Fair point. Goes back to a line Simon Busuttil used once and was made to regret. Our institutions should have been made ‘Labour-proof’, galvanised against the sort of abuse Labour inflicted on them in the 1970s and 1980s and again over the past five years. Now, alas, there isn’t even the comfort of looking forward to the alternative.
Simon Busuttil said today he’ll keep knocking on the doors of justice until someone lets him in. You’ve got to admire the guy’s staying power. Labour plays a lot with the idea that the call for truth and justice is a collective fetish of a small groupie fanbase around Simon Busuttil.
I don’t know about that.
What I do know is that if he, David Casa, Jason Azzopardi and a handful of others were not pursuing this in spite of all the odds, the mockery, the obstacles, and the institutional barriers built into this colonial system designed by a foreign power who wanted to lull us into thinking we ran our own affairs when they were the ones calling the shots, no one else would be.

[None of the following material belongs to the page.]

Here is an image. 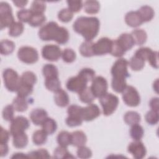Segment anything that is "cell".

But you know, that has to change. You need to be a politician to argue a matter in Parliament or in Government. But you don’t need to be a politician to argue a case with the Police, the Courts and the other institutions in thrall to Joseph Muscat.
You look at that mugshot of Robert Abela who looks like he can’t hold back his premature ejaculation and then you remember why we do this. Because, you fuckers, somewhere, some time, justice will be served.
We won’t go premature. We’ll stay and keep asking until we get the answer. That day we would not have undermined institutions. We would have freed them from the criminals that crowd them today like overgrown tumours. And when our institutions become free, we all will be free.
That day will come. We’ll bring it about.